Instructions for the task: Once you reach the line holding "phylum: Chordata", write out that line and every later one exactly, ending with the last line of the data; write nothing else.

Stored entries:
------------------------------------------------------------

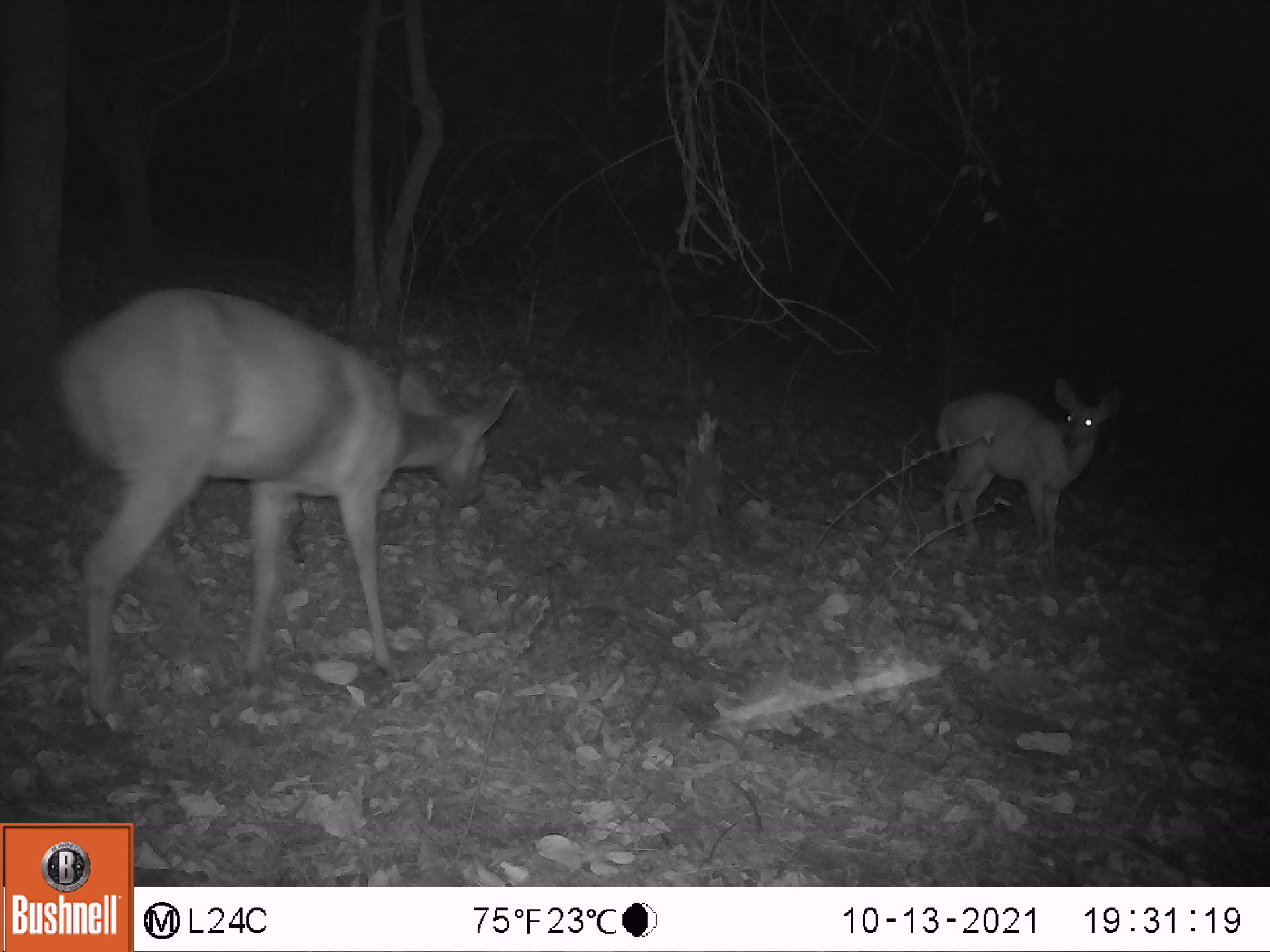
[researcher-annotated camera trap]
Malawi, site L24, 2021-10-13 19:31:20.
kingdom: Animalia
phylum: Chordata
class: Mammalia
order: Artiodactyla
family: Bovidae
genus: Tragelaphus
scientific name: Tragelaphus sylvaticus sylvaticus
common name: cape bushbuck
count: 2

------------------------------------------------------------

Answer area:
phylum: Chordata
class: Mammalia
order: Artiodactyla
family: Bovidae
genus: Tragelaphus
scientific name: Tragelaphus sylvaticus sylvaticus
common name: cape bushbuck
count: 2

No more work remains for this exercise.